With a lot of big names posting their favorite players growing up over at Baseball Analysts I thought I would get in on the action. Without a doubt, my favorite player was Dale Murphy. To a Braves fan born in the early 1970s, Murphy was about the only thing good about the Braves for so many years. You had to like the guy. While the Braves may have been 20 games out of the race, I could always follow Murphy in the home run race in the newspaper. My family didn’t have cable television growing up, so whenever I was in Atlanta visiting grandparents I glued myself to the TV to watch the Braves on WTBS. (I followed much of the 1991 and 1992 seasons on the radio.) Both of my grandfathers were big Braves fans, which is where I first got the itch. My uncle Andy gave me a Braves poster that hung over my bed for most of my childhood. It featured Murphy, Bob Horner, and Glenn Hubbard. Horner was to baseball as Chris Farley was to comedy: fat guy goes boom. Hubbard was, well I just remember his being featured on that poster turning a double play, clearly valued for his defense and his constant presence in the Braves lineup.

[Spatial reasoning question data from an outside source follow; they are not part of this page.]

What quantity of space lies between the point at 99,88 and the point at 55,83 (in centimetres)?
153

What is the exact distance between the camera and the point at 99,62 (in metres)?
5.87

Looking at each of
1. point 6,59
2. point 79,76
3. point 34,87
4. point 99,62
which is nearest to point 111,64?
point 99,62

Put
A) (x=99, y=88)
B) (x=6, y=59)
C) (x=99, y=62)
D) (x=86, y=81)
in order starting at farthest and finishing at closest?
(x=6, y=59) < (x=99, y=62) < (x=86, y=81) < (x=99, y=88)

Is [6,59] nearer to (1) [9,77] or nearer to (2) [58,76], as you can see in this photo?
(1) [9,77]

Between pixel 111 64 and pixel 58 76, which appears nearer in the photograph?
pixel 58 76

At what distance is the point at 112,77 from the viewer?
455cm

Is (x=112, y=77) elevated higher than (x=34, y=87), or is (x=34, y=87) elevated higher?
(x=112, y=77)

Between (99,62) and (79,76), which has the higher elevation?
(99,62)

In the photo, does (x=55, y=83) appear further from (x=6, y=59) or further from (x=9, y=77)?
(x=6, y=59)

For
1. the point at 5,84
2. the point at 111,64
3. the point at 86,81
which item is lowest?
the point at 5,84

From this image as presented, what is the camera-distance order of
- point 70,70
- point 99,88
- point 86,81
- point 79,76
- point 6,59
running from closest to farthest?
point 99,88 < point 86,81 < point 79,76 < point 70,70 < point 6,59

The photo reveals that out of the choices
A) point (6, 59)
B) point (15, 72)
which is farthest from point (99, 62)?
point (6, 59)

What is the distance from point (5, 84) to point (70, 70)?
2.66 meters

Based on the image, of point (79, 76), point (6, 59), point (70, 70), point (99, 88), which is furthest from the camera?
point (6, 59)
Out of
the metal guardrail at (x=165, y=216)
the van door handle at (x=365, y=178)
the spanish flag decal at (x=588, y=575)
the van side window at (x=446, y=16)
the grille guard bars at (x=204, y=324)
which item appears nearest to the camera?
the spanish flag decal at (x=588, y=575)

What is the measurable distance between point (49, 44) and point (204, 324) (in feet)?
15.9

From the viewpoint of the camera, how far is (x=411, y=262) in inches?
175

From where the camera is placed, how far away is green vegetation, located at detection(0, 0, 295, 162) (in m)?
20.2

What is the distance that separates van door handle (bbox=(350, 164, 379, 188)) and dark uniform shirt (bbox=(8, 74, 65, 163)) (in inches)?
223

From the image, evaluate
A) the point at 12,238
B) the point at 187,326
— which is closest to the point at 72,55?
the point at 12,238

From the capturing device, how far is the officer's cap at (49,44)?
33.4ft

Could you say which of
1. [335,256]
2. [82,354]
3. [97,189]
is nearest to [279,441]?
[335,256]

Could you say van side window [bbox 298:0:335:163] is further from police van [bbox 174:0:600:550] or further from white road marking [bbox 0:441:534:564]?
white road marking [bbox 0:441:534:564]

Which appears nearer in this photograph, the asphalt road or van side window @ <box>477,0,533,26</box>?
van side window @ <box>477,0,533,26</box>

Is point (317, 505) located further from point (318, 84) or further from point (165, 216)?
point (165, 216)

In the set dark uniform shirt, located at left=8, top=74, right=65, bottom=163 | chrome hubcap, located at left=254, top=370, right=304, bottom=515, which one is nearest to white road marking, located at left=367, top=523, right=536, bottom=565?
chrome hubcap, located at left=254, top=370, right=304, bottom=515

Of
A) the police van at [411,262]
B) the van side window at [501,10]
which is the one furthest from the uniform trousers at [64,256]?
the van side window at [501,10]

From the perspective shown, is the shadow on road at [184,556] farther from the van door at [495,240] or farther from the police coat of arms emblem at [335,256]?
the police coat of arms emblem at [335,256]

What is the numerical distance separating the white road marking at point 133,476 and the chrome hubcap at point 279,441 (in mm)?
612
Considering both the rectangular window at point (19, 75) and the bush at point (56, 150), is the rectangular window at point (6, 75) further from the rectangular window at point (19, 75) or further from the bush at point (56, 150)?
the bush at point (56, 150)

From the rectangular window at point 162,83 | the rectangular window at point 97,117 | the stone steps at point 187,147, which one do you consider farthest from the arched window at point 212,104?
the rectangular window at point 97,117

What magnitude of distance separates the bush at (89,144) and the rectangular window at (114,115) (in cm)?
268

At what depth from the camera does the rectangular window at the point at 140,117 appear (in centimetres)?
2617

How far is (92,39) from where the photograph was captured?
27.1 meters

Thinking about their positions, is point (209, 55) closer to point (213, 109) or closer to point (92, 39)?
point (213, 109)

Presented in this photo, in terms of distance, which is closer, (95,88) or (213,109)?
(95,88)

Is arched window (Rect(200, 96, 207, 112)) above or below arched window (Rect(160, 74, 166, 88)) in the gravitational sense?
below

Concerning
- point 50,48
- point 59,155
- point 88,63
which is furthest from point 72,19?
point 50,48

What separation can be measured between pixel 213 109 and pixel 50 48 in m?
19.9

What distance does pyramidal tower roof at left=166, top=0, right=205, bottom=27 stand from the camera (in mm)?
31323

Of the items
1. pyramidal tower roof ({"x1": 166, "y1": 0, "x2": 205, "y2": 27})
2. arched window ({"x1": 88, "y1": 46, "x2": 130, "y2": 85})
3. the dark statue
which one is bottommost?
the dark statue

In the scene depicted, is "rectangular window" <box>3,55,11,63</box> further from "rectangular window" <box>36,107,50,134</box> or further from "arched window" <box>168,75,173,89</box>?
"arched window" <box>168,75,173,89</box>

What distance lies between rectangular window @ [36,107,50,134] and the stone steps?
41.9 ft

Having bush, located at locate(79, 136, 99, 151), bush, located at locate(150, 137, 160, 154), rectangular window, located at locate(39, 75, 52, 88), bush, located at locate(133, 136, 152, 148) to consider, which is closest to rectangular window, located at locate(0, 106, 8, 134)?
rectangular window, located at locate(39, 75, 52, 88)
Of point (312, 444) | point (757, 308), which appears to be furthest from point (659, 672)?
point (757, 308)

I think I liked Murphy so much not just because he was good, but because the Braves sucked so bad while he played for them. He just looked so much better than everyone else. I mean what was the point of having this guy on the team if you were going to be so bad? And just as Don Mattingly left the Yankees right before things got better, the same happened to Murphy. Bravesnation feels a little guilt over this. I think he should be in the Hall, though I’m not convinced that it’s a bias-free belief. Maybe I’ll take some time this year to make the case.

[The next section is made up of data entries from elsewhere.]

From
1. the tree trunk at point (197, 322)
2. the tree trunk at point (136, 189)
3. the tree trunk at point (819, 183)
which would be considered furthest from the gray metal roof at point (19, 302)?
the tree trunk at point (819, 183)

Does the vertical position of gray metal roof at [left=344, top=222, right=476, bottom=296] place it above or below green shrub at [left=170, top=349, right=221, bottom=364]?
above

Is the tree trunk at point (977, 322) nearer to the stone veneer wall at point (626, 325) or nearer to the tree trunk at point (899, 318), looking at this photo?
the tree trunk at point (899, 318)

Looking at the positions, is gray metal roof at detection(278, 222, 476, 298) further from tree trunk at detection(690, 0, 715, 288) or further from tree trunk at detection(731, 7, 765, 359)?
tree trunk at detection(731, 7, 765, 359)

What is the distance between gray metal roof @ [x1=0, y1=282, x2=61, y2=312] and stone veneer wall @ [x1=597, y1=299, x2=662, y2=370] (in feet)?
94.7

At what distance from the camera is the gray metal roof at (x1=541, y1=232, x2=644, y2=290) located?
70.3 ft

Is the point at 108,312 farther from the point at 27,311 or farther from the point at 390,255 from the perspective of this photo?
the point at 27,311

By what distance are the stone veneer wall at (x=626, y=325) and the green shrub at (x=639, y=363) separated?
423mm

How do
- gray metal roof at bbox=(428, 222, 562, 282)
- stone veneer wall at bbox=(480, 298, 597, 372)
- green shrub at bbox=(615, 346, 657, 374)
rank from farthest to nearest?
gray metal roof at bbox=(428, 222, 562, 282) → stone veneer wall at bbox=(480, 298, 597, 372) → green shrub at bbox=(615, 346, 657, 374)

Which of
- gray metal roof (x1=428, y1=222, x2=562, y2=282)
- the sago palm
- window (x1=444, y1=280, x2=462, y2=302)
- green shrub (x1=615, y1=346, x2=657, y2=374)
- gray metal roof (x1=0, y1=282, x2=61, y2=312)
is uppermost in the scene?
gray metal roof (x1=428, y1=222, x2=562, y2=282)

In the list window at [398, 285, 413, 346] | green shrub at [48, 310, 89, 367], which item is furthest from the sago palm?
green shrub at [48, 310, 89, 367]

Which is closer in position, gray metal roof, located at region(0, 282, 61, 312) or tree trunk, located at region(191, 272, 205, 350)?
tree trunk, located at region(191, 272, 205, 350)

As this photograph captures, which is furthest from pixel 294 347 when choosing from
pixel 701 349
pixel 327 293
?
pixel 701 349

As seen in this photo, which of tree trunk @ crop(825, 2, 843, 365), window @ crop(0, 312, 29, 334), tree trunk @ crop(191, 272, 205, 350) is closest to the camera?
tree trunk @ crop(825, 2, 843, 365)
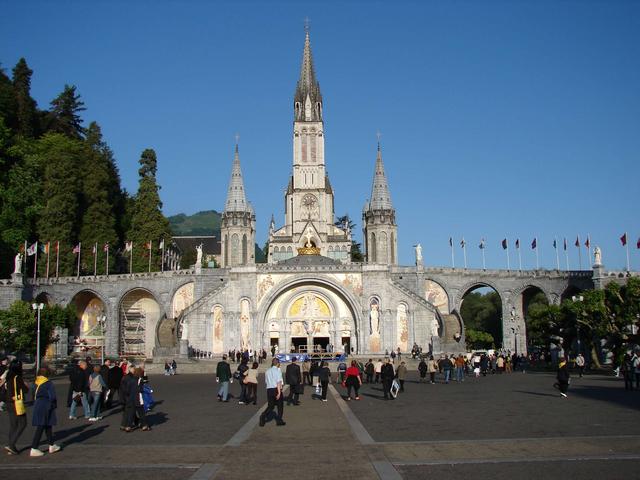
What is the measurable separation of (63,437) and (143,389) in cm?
198

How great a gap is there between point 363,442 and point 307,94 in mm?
72423

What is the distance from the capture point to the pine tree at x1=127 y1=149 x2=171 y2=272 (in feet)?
206

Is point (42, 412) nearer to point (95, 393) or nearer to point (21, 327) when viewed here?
point (95, 393)

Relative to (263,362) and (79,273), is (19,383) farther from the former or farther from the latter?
(79,273)

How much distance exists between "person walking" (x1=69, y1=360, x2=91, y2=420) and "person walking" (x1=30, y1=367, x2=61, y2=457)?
195 inches

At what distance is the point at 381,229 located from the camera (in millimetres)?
68688

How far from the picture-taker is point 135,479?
364 inches

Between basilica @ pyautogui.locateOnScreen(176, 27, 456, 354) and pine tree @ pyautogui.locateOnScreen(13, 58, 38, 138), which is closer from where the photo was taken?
basilica @ pyautogui.locateOnScreen(176, 27, 456, 354)

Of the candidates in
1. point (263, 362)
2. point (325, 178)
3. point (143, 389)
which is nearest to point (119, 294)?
point (263, 362)

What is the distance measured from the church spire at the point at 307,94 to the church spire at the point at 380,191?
1243 cm

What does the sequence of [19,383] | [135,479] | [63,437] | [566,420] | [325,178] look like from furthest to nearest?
[325,178], [566,420], [63,437], [19,383], [135,479]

The other player for whom I have fond memories is Jim Thome. Thome played for the AAA Charlotte Knights in 1993, so I got to watch him play when I was home from college. This was a monster team, which featured Sam Horn batting behind Thome. Manny Ramirez even made a brief appearance on the team. I think Thome hit a home run at every game I went to. It became a familiar experience to hear the crack of the bat, see the ball sail over the double-wall into a Fort Mill pasture, and Kenny Loggins “Danger Zone” blaring as he circled the bases. At the same time I was enjoying a very good Knights season, I got to see the Richmond Braves come to town with all of their future stars. In one of the games I saw Chipper Jones, Javy Lopez, Ryan Klesko, and Tony Tarasco all hit home runs.
Anyway, those are just some baseball memories of mine that I felt like sharing.